Yeah, another brilliant album, Panda Bear - Person Pitch, has a lot of samples, loops, editing and overdubs.
I think that fundamentally though, the viability of this option is limited by the creativity of the musician / engineer.
Just to touch on this, I know it’s wholly dependent on any one person’s creative process, but I have worse luck when I’m trying to be creative on a mental (or recorded) grid.
I feel like you have to think of audio more like overlapping waves in the ocean: they are rhythmic and they blend seamlessly, but they are not following a rigid schedule. There is a force which keeps them in time, but they are not in perfect linear time, it’s everything working together which keeps them sounding and looking seamless.
This is part of that problem I mentioned before, of recording in multiple sessions with a bunch of different jams, because there are ways to smooth the edges and transitions, but as you do so, you move further and further off the grid. If you’re lucky you end up with an “on the grid” sounding performance.

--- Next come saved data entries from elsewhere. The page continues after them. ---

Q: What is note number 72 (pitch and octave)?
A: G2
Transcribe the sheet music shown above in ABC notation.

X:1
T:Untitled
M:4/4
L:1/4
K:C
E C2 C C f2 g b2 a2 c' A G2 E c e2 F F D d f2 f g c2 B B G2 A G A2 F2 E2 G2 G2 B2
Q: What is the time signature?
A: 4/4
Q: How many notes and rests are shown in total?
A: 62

If you always record in an environment where a grid is ever present, you might have to step out of that arena and try working with the sum of it’s parts, i.e. the stereo track.
Not saying this is “The way” or the only way, but I think that part of this creative editing as a form of symphonic arrangement (for lack of a better term), stacked or overlapping compositional methods, do not always live “on grid”.
It’s something to at least try, if someone has been doing it the other way round. It’s not to say that “clips” are a bad way to work, but I think you get the feel of adjacent loops when you work that way, when what we really want is something that feels cohesive as though it was scripted to be that way. That’s usually my goal at least.
Also, this is not to say you should make the beat intentionally drift or anything like that, more that not every section of useable audio has to be cut precisely on the structure of the grid.